REQUIRED WORK:
Convert the material below into a JSON list of strings, one string per line, omitting blank lines and excluding the pictures.

EXTRACTED DATA:
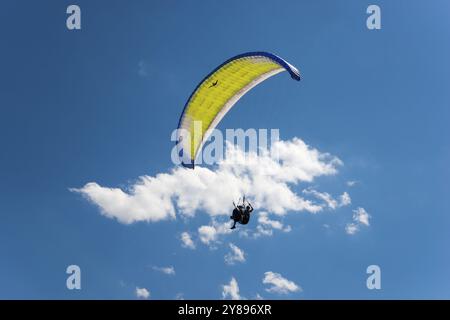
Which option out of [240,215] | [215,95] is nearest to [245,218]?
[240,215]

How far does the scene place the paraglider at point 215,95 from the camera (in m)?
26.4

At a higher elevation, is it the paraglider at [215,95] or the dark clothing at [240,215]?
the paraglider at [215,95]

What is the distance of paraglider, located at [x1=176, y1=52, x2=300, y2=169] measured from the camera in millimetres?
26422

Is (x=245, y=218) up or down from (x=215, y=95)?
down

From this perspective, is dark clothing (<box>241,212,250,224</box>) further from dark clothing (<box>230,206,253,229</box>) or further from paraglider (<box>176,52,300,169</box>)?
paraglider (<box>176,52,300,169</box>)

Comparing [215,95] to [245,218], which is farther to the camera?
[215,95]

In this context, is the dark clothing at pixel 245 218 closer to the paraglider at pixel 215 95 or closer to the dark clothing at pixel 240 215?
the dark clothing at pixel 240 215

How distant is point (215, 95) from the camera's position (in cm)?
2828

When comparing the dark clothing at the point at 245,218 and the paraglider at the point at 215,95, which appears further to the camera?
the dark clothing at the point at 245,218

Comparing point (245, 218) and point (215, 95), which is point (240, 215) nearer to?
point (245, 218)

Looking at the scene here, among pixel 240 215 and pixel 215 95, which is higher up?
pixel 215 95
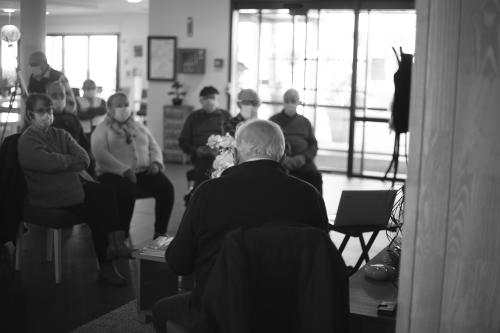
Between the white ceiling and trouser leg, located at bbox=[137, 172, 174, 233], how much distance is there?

EXERCISE RESULT:
[
  "Which option out of [240,215] | [215,95] is nearest to [245,218]?",
  "[240,215]",
  "How far does the scene place the paraglider at point 215,95 from the camera (in m)?",
  "26.4",
  "At a higher elevation, is it the paraglider at [215,95] or the dark clothing at [240,215]?",
  "the paraglider at [215,95]",
  "What is the distance of paraglider, located at [x1=176, y1=52, x2=300, y2=169] measured from the camera in millimetres?",
  "26422",
  "Is (x=245, y=218) up or down from (x=215, y=95)?",
  "down",
  "From this perspective, is dark clothing (<box>241,212,250,224</box>) further from dark clothing (<box>230,206,253,229</box>) or further from paraglider (<box>176,52,300,169</box>)?",
  "paraglider (<box>176,52,300,169</box>)",
  "Comparing [215,95] to [245,218], which is farther to the camera?",
  "[215,95]",
  "In this context, is the dark clothing at pixel 245 218 closer to the paraglider at pixel 215 95 or closer to the dark clothing at pixel 240 215?",
  "the dark clothing at pixel 240 215",
  "How distant is point (215, 95) from the camera's position (in cm)?",
  "2828",
  "When comparing the dark clothing at the point at 245,218 and the paraglider at the point at 215,95, which appears further to the camera?",
  "the dark clothing at the point at 245,218",
  "Comparing point (245, 218) and point (215, 95), which is point (240, 215) nearer to?",
  "point (245, 218)",
  "Looking at the scene here, among pixel 240 215 and pixel 215 95, which is higher up?",
  "pixel 215 95",
  "Between the white ceiling and trouser leg, located at bbox=[137, 172, 174, 233], how much distance is there?"
]